Afripol, therefore, is in line with the fundamental principles of designing an Interpol strategy for Africa and also with the global strategy of complementing Interpol’s existing priorities, and to enhance efficiency and strengthen cooperation between police forces/services in the region.

It is not true as asserted by Baligidde, that “security cooperation entails some loss of freedom of action and involves some initiation on a country’s ability to accumulate as much police resource as one can afford. On the contrary, international and regional police organisations such as EAPCCO and Interpol have enhanced cohesiveness and availability of resources in terms of professional expertise, tools and services and mutual legal assistance in handling transnational crime. EAPCCO, for example, has availed a lot of resources for member countries to carry out operations against transnational crimes.

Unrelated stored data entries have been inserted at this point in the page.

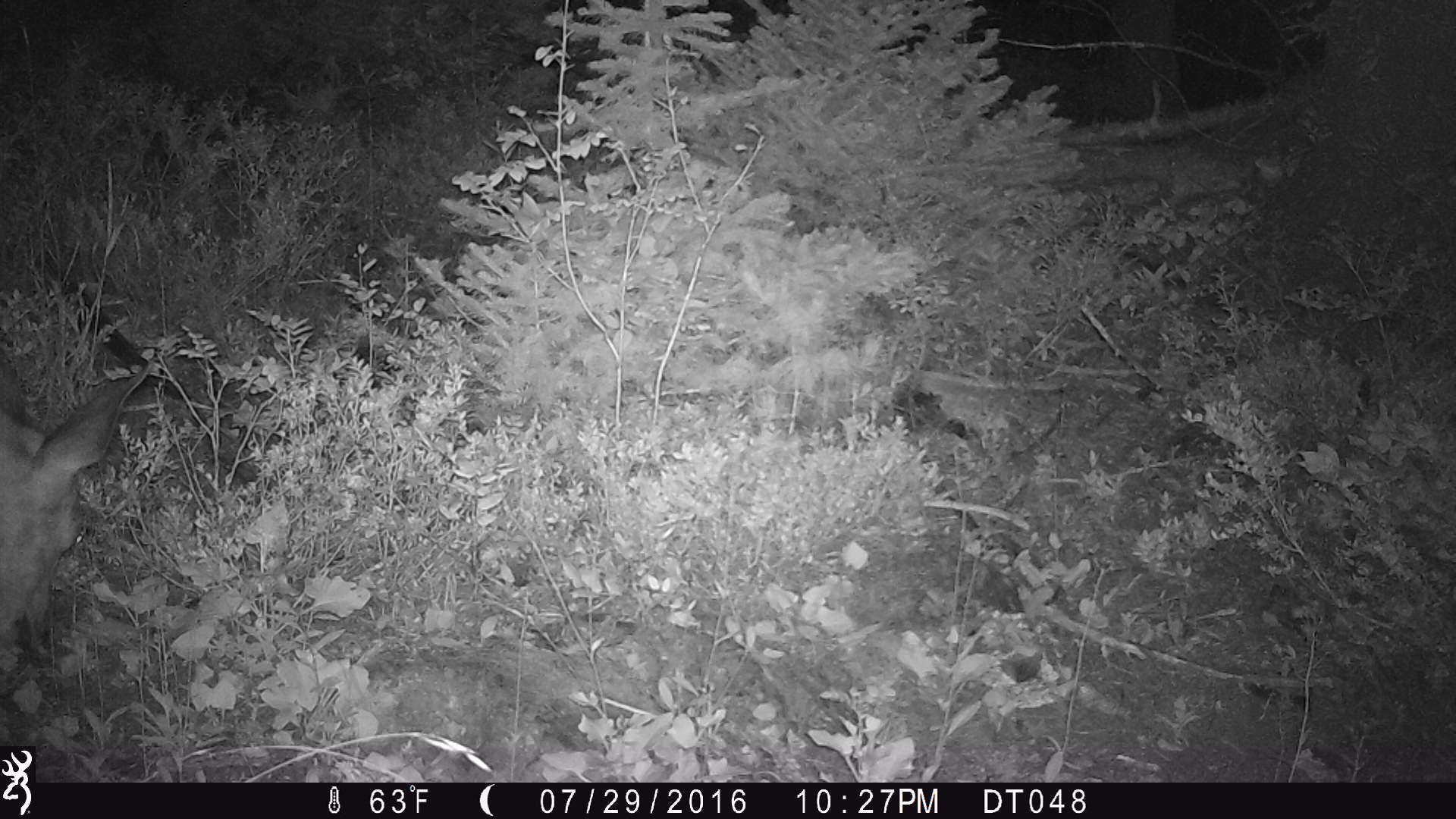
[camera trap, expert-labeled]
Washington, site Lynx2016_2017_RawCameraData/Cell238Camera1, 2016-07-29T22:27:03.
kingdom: Animalia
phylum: Chordata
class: Mammalia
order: Artiodactyla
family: Cervidae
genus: Odocoileus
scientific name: Odocoileus hemionus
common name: mule deer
Odocoileus hemionus (mule deer). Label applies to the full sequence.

Crime is now not only sophisticated but is committed at a faster rate, thanks to globalisation and the growth of cyberspace. Transnational crime is not stagnant, but is an ever-changing industry, adapting to markets and creating new forms of crime. Therefore, Interpol emphasises continental and regional police cooperation organisations in dealing with these challenges. As criminals all over the world have become more sophisticated and organised, the police must, therefore, think locally but act regionally and globally. This is going to be the core mandate of Afripol.

The allegation made by Baligidde that this cooperation will “undermine national security” is made without research and appreciation of benefits of police cooperation around the world. Interpol and EAPCCO have played a pivotal role in bringing to book perpetrators of genocide in Rwanda, and terrorism in Uganda.
Despite insecurity in eastern DRC, for instance, police cooperation has helped in the recovery of many vehicles stolen from within the region and sold to eastern DRC. Success has also been registered in recovery of guns and re-unification of victims of trafficking with their families.

There is no doubt that African police cooperation is not only the answer to crime but its ramifications such insecurity and breakdown of the democratic efforts hard earned by Africans in their respective countries. Africa police cooperation will be beneficial and is long overdue.

Mr Kasingye is the director of Interpol and international relations, Uganda Police Force.